• TEXT EXTRACT:
━━━━
There was no column for filling in the NHIS card number, passport number or driver’s license number on that form. Thus, so the argument of the Plaintiffs goes, whether by Form 1A or its electronic reproduction, Form 1C, which is lodged in the EC’s database, it is impossible for either the EC or any other person to determine those who registered using NHIS cards.

The Plaintiffs, in addition, stated that they had recordings of a meeting held at the EC’s conference room, between themselves and their lawyers, on the one hand, and the two Deputy Commissioners of the EC, namely Mrs.

Georgina Opoku-Amankwaa and Mr. Sulley Amadu, and the EC’s lawyer, at which the two admitted that the EC did not have the record of those who registered with NHIS cards.

Indeed, it was in recognition of this error in the Form 1A, which was used for the 2012 registration exercise under C. I. 72, that when the EC drafted the current C. I. 91, it made provision for filling in not only the national ID number of a registrant, but a registrant’s passport number and driver’s license number. None of these can be found in the Form 1 A and Form 1C used for registration in 2012.

To further buttress their points the Plaintiffs drew attention to names on the list that had no NHIS card numbers whatsoever. Again, the Plaintiffs argued that all the NHIS cards issued in 2012 had eight (8) digits. However, from the list filed by the EC some of the numbers were 2 digits, others 3, others 5, and yet others 7 and 12!

Furthermore, the Plaintiffs pointed to the incredulous fact that from the list submitted, there were a total of 82 districts, out of the 216 districts, where not a single person, according to the EC’s list, registered using NHIS card. The point was further made that some of the purported NHIS numbers were in fact passport numbers.
━━━━
• GIVEN INFORMATION:
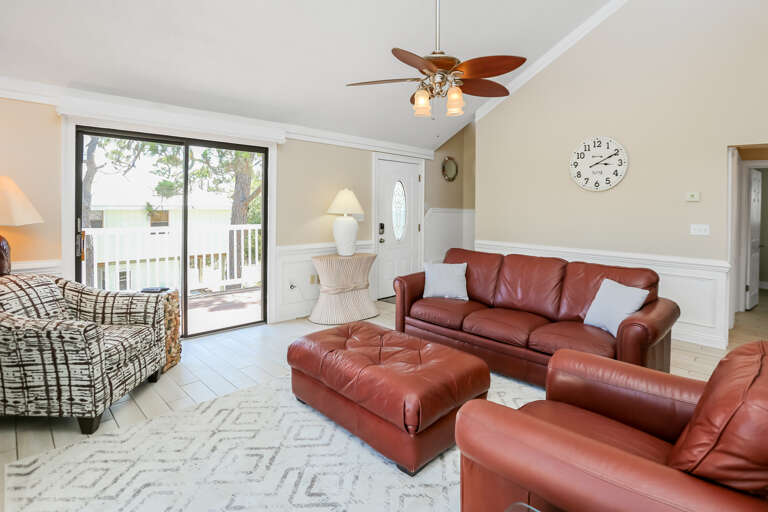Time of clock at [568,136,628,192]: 3:10
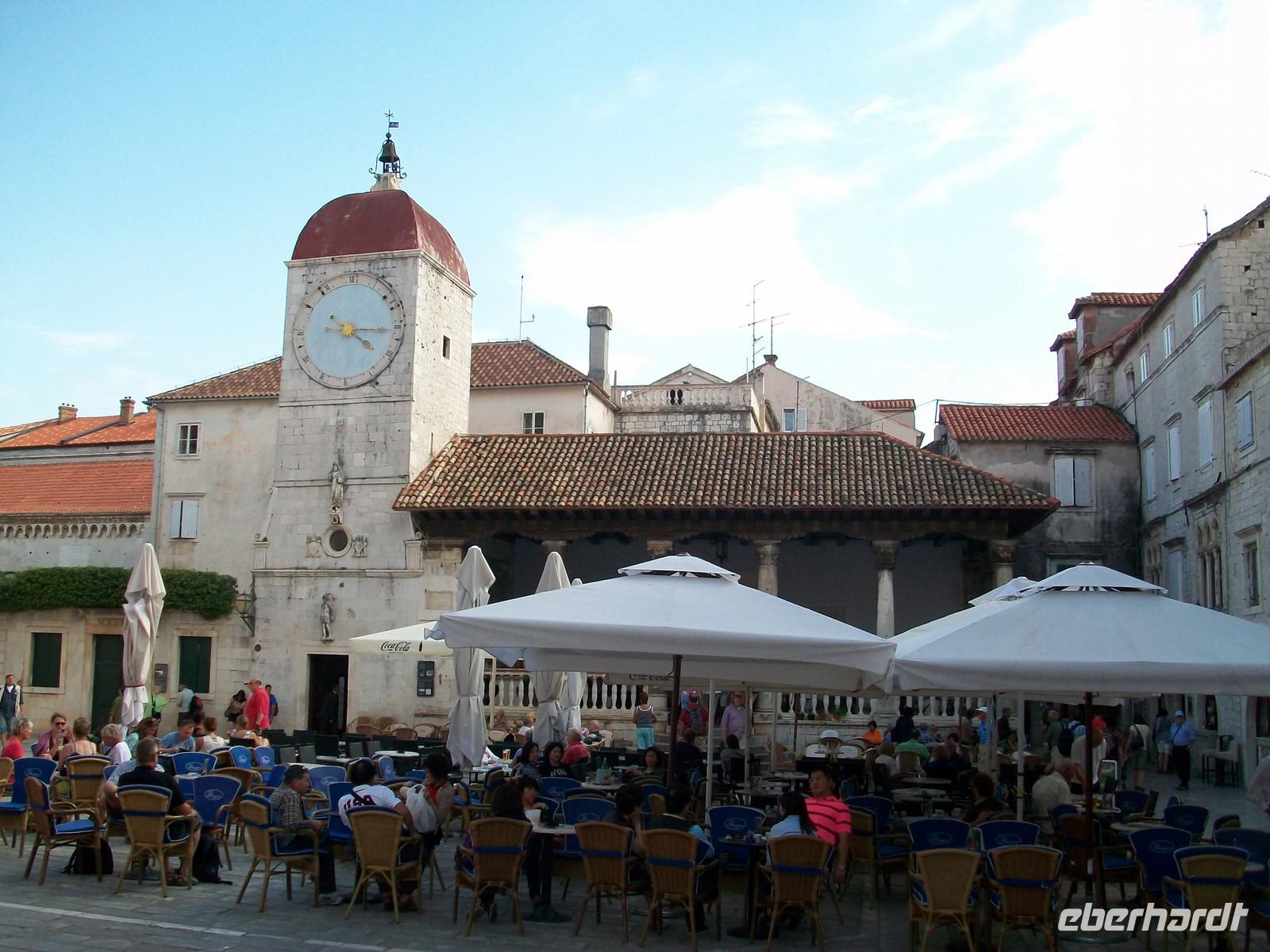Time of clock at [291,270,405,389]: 4:15
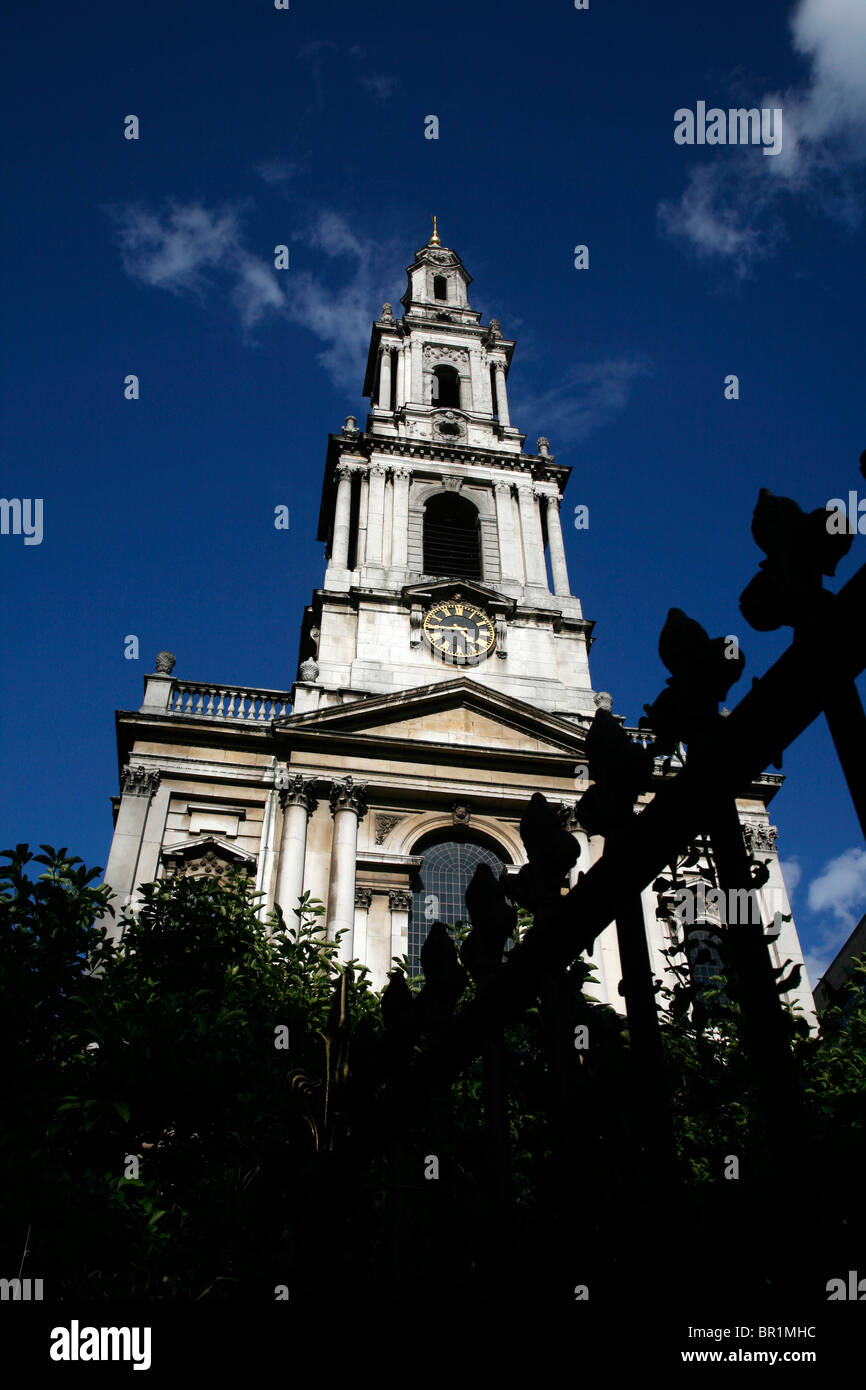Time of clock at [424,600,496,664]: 5:44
━━━━
• TASK DETAILS: Say whether each of these statements agrees with the text on NHIS card registration, giving yes or no and quoting the words of the text that decide it. 1. The Plaintiffs argued that every NHIS card issued in 2012 had eight digits. 2. Form 1A included a column for a registrant's passport number. 3. On the EC's list, each of the 216 districts had at least one person registered with an NHIS card.

• REPLY TO THE EXERCISE:
1. Yes: "all the NHIS cards issued in 2012 had eight (8) digits"
2. No: "There was no column for filling in the NHIS card number, passport number or driver’s license number on that form."
3. No: "there were a total of 82 districts, out of the 216 districts, where not a single person, according to the EC’s list, registered using NHIS card"